**Document excerpt**:
┌──

Gorst Rural Supplies Pty. Limited v. Glenroy (Lake Bolac) Pty. Limited [2012] VSC 60

Articles, Restructuring + Insolvency

The Victorian Supreme Court has recently determined that the appointment of an administrator the day before a winding up hearing amounted to an abuse of the voluntary administration process, largely due to the inability of the administrator to satisfy the court that the administration would be in creditors’ best interests.

In Gorst Rural Supplies Pty. Limited v. Glenroy (Lake Bolac) Pty. Limited [2012] VSC 60  the facts were briefly as follows: –

  1. On 28 October 2011, following the Defendant’s failure to comply with a statutory demand, the Plaintiff commenced proceedings to wind the Defendant up. The matter was listed for first directions on 30 November 2011, at which time the Defendant asserted that it was solvent and had a solvency hearing set down for 14 February 2012. Directions were made for the service of evidence.

└──

**Recorded data**:
┌──

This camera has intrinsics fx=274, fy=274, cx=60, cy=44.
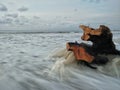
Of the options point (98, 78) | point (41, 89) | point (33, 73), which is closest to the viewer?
point (41, 89)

└──

**Job 1**:
Answer the following from the case note:
(a) Which court made the determination on the administrator's appointment?
(b) On what date did the Plaintiff commence proceedings to wind the Defendant up?
(c) For what date was the solvency hearing set down?
**Job 2**: Quote the case note word for word, starting at "Articles, Restructuring +" and ending at "service of evidence.".
The material bears no relation to the case note.

**Full output 1**:
(a) The Victorian Supreme Court.
(b) 28 October 2011.
(c) 14 February 2012.

**Full output 2**:
Articles, Restructuring + Insolvency

The Victorian Supreme Court has recently determined that the appointment of an administrator the day before a winding up hearing amounted to an abuse of the voluntary administration process, largely due to the inability of the administrator to satisfy the court that the administration would be in creditors’ best interests.

In Gorst Rural Supplies Pty. Limited v. Glenroy (Lake Bolac) Pty. Limited [2012] VSC 60  the facts were briefly as follows: –

  1. On 28 October 2011, following the Defendant’s failure to comply with a statutory demand, the Plaintiff commenced proceedings to wind the Defendant up. The matter was listed for first directions on 30 November 2011, at which time the Defendant asserted that it was solvent and had a solvency hearing set down for 14 February 2012. Directions were made for the service of evidence.